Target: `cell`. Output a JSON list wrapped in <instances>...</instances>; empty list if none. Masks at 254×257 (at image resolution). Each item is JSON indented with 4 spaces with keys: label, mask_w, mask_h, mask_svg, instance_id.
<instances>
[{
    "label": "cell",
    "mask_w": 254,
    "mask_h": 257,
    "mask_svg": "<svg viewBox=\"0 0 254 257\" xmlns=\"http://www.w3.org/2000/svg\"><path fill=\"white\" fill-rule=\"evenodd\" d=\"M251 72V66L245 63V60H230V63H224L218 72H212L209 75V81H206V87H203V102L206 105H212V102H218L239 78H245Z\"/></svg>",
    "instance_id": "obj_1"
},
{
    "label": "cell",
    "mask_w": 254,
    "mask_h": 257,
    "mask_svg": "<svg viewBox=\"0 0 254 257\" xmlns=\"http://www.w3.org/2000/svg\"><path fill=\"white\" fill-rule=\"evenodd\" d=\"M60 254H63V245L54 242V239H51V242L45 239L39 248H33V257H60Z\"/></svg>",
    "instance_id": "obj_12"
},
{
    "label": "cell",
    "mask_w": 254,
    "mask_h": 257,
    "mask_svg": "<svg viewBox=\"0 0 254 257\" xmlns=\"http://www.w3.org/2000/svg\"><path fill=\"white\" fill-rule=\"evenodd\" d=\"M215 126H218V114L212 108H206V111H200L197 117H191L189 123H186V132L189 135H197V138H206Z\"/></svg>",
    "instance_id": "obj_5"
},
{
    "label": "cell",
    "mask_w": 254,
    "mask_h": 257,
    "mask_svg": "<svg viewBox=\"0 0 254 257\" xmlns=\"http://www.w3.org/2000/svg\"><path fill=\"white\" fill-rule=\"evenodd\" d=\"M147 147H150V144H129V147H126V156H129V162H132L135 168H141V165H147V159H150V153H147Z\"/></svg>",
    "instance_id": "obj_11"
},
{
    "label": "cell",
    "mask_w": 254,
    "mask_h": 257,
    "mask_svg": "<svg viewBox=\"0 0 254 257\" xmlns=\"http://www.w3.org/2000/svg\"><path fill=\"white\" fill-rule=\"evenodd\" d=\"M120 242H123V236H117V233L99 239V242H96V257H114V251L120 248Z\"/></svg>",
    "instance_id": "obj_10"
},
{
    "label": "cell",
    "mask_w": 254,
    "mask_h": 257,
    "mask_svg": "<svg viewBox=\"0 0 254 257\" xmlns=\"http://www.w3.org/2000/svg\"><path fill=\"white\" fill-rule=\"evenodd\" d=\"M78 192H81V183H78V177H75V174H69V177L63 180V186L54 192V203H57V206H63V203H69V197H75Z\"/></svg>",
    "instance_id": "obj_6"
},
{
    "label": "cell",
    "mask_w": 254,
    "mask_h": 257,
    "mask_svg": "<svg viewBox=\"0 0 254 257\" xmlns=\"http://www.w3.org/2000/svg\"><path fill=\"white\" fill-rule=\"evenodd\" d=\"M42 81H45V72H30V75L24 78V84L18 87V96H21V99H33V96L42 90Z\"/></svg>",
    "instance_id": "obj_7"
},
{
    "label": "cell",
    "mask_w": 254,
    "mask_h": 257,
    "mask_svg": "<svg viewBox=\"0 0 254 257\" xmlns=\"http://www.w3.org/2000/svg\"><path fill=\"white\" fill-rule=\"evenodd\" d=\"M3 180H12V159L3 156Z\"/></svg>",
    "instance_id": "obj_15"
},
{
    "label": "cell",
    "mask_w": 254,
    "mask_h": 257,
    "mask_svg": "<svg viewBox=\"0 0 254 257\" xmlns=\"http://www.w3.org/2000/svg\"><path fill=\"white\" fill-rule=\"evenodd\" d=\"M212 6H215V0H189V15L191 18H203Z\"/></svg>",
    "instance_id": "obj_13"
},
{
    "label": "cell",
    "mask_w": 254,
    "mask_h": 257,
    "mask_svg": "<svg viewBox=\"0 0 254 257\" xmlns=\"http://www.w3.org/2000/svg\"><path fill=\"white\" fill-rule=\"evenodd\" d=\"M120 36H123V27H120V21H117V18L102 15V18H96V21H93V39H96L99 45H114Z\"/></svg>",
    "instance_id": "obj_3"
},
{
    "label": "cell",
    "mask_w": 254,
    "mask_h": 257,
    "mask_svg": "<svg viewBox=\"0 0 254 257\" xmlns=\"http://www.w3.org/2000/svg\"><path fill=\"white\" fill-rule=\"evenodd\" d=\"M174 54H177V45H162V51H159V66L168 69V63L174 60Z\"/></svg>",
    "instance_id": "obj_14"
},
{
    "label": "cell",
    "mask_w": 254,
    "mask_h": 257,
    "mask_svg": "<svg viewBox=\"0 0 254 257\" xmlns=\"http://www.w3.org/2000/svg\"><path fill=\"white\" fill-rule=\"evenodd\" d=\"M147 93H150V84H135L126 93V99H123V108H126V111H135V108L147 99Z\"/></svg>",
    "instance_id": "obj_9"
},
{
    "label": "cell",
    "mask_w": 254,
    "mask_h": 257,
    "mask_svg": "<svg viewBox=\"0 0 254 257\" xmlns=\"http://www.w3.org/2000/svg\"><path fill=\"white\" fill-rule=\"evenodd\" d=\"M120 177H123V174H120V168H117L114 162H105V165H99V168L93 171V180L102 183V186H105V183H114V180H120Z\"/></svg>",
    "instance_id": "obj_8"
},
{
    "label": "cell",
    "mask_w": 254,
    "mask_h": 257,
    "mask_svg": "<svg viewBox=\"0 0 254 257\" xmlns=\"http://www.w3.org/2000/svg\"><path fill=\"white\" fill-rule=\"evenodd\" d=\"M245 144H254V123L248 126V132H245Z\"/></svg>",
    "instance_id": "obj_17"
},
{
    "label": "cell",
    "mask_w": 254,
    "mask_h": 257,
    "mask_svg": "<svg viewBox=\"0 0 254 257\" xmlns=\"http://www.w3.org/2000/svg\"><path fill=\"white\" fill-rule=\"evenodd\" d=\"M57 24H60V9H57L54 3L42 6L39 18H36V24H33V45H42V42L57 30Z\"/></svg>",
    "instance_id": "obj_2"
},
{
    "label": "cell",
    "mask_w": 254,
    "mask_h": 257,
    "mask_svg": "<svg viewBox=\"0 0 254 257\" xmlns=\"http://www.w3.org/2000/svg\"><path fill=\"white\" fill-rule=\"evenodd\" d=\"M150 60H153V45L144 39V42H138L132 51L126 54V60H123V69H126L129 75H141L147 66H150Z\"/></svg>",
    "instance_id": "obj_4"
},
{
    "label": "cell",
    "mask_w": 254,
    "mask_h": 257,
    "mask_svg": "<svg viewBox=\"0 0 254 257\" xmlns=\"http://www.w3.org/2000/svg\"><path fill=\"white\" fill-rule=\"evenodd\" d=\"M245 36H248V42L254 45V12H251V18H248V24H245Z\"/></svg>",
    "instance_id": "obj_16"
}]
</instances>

———

Pull out each line in the entries above that contains the string "instances".

Target: `cell`. Output a JSON list wrapped in <instances>...</instances>; empty list if none. Masks at 254×257 (at image resolution). Each item is JSON indented with 4 spaces with keys: label, mask_w, mask_h, mask_svg, instance_id.
<instances>
</instances>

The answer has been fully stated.